Eighteen months later, during a week in June, Kathy graduated from Caldwell College for Women on a Tuesday, Paul graduated from Boston College that Thursday, and on Saturday, the couple were married. Kathy began teaching elementary school students at School 9 in Paterson while Paul attended graduate school. They became parents, and life became busy and full; Kathy stopped teaching to devote herself to raising her family. Paul was finding great success in his career with US Trust, where he rose through the ranks to become vice chair, the position from which he retired.
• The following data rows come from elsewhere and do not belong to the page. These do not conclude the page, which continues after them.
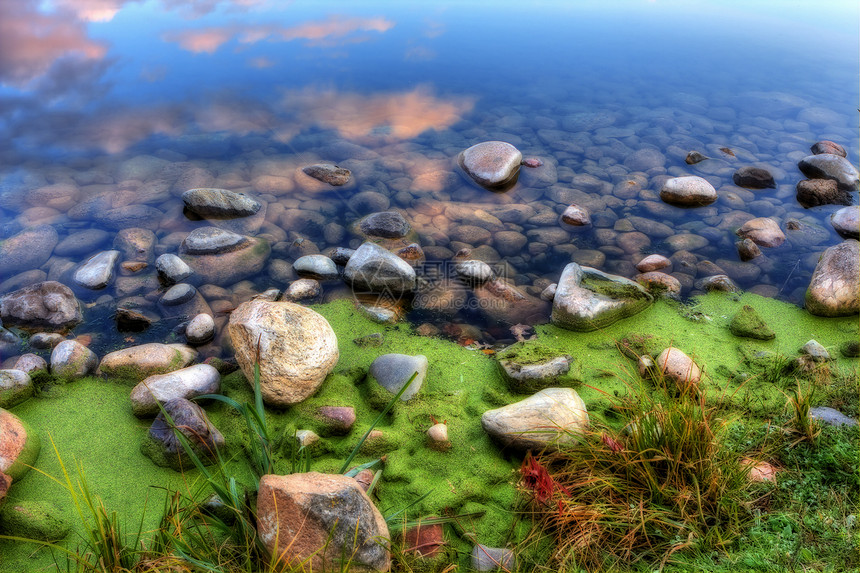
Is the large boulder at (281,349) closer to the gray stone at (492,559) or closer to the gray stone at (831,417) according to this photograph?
the gray stone at (492,559)

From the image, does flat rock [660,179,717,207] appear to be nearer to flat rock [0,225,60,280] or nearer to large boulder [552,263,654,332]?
large boulder [552,263,654,332]

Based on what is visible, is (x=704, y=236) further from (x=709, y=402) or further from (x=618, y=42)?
(x=618, y=42)

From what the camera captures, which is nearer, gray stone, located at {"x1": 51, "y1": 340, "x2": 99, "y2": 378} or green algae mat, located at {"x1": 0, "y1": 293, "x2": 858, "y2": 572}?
green algae mat, located at {"x1": 0, "y1": 293, "x2": 858, "y2": 572}

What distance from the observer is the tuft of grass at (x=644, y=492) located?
7.02 feet

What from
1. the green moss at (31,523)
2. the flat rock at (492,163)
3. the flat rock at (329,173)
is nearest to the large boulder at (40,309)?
the green moss at (31,523)

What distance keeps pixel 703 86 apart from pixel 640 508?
304 inches

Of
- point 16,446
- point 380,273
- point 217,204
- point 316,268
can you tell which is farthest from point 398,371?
point 217,204

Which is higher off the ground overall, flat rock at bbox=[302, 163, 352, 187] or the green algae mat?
flat rock at bbox=[302, 163, 352, 187]

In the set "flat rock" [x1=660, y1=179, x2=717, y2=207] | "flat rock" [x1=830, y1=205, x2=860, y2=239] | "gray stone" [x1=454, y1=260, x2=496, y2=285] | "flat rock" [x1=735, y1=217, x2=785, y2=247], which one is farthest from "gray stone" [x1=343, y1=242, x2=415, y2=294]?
"flat rock" [x1=830, y1=205, x2=860, y2=239]

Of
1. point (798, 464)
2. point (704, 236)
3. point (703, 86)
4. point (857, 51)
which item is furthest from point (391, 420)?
point (857, 51)

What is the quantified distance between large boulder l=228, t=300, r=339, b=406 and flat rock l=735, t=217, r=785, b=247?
3951mm

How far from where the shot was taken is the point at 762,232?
472 cm

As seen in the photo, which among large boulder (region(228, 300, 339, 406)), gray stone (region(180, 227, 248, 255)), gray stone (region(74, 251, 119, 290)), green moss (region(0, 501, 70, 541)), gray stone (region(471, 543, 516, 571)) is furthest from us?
gray stone (region(180, 227, 248, 255))

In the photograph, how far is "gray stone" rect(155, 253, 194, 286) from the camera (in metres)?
4.09
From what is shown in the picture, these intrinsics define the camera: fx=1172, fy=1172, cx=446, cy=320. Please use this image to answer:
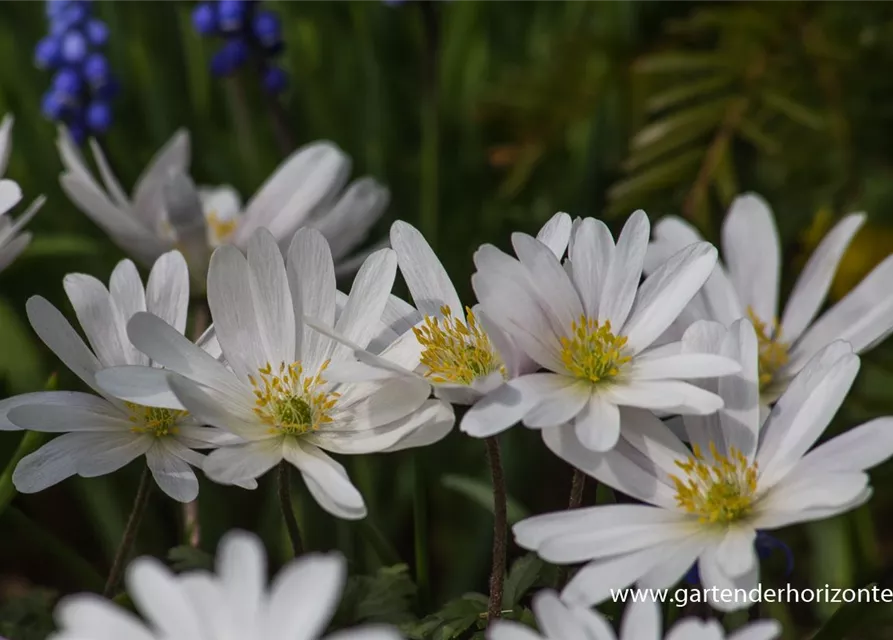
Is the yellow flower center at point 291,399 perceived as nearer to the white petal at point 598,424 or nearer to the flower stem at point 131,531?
the flower stem at point 131,531

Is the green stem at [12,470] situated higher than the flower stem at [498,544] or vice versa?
the green stem at [12,470]

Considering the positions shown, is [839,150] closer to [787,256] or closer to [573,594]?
[787,256]

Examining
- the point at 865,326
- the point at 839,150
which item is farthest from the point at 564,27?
the point at 865,326

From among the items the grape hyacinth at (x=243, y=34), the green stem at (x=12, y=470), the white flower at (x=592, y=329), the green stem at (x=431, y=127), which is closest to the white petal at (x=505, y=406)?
the white flower at (x=592, y=329)

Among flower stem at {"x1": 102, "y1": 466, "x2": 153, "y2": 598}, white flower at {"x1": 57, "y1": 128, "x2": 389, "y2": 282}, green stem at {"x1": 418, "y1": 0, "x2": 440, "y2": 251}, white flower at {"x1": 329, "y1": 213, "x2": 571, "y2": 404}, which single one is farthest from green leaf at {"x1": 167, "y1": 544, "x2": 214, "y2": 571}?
green stem at {"x1": 418, "y1": 0, "x2": 440, "y2": 251}

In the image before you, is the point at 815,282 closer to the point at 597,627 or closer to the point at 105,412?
the point at 597,627

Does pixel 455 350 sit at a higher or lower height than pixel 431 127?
lower

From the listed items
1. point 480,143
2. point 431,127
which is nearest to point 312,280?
point 431,127

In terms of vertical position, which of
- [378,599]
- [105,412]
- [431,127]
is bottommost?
[378,599]
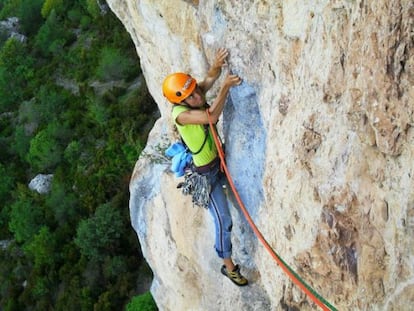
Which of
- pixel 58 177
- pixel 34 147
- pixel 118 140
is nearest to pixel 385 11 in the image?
pixel 118 140

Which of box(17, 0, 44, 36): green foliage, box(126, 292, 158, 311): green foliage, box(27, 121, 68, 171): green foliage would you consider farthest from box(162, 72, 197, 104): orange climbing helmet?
box(17, 0, 44, 36): green foliage

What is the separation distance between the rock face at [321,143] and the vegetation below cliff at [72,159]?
14.3 metres

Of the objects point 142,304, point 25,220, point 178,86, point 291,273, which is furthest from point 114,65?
point 291,273

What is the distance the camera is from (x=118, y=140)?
918 inches

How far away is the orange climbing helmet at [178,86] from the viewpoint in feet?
15.1

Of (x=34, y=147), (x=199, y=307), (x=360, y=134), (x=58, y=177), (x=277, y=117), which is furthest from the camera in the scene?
(x=34, y=147)

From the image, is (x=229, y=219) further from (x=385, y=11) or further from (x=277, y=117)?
(x=385, y=11)

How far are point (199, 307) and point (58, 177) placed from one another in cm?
1827

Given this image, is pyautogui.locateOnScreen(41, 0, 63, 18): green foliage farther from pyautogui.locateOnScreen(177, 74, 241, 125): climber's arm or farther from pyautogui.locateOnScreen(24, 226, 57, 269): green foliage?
pyautogui.locateOnScreen(177, 74, 241, 125): climber's arm

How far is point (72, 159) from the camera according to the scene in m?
25.2

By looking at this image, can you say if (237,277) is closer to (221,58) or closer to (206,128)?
(206,128)

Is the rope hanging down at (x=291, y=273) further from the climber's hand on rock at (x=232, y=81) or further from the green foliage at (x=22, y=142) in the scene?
the green foliage at (x=22, y=142)

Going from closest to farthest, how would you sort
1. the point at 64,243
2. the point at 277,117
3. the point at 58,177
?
the point at 277,117 < the point at 64,243 < the point at 58,177

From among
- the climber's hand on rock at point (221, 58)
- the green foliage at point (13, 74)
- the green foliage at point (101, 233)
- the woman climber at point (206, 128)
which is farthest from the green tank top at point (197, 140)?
the green foliage at point (13, 74)
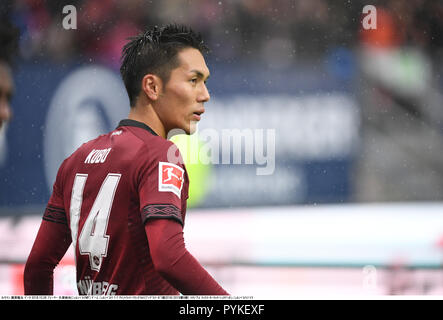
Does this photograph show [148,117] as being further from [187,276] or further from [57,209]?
Result: [187,276]

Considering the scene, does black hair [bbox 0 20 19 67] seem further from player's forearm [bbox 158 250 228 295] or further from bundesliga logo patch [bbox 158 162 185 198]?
player's forearm [bbox 158 250 228 295]

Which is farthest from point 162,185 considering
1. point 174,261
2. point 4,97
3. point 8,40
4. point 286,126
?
point 286,126

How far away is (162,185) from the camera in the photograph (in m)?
1.34

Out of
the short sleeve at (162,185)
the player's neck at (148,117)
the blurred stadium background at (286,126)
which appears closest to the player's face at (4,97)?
the player's neck at (148,117)

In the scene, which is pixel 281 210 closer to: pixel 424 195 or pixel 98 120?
pixel 424 195

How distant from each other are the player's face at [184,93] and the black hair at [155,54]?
0.02 meters

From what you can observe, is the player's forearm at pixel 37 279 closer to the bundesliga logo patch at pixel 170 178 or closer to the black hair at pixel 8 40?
the bundesliga logo patch at pixel 170 178

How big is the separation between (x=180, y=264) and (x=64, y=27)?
3796mm

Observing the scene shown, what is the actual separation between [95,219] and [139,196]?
12cm

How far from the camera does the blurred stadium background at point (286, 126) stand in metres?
3.73

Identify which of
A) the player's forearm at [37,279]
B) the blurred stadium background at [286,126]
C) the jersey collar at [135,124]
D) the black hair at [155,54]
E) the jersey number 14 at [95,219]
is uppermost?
the blurred stadium background at [286,126]

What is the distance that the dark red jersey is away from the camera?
136 centimetres

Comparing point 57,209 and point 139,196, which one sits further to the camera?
point 57,209
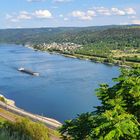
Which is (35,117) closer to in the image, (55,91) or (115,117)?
(55,91)

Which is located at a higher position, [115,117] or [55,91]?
[115,117]

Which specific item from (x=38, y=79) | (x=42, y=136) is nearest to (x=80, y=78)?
(x=38, y=79)

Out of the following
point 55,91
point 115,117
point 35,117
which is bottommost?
point 55,91

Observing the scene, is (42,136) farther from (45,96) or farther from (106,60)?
(106,60)

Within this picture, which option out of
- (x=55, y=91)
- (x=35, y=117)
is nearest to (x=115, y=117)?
(x=35, y=117)

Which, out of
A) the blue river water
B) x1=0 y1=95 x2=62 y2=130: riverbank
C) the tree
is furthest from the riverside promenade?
the tree

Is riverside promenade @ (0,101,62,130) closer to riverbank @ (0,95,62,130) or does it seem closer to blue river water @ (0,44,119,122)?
riverbank @ (0,95,62,130)

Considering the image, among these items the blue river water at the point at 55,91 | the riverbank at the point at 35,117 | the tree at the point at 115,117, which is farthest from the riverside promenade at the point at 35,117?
the tree at the point at 115,117

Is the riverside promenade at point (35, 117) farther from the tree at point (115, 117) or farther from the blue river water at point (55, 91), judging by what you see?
the tree at point (115, 117)
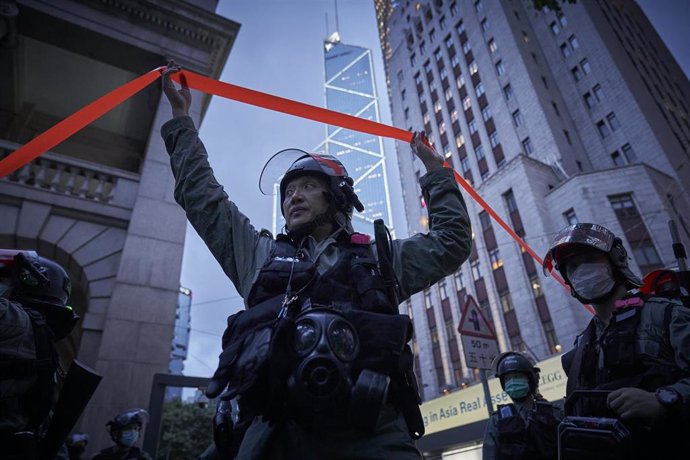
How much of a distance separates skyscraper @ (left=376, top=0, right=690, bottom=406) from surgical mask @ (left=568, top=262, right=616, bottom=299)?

Twenty-five years ago, Kathy and Paul left the community of Glen Ridge, where they raised their family, and moved to Little Silver, where they live in an elegant home splendidly situated on the banks of the Shrewsbury River.

Kathy’s face lights up when she talks about the role teachers play in the lives of their students. “It’s the idea that learning is fun—it opens a whole world. It’s magnificent,” she says, adding, “A good teacher can light a fire.” Kathy’s scholarship is designated for a student focused on a teaching career.

As a longtime supporter of Caldwell, Kathy says, “The purpose of Caldwell is one I admire. I love the way it has grown. I have only wonderful things to say about Caldwell.”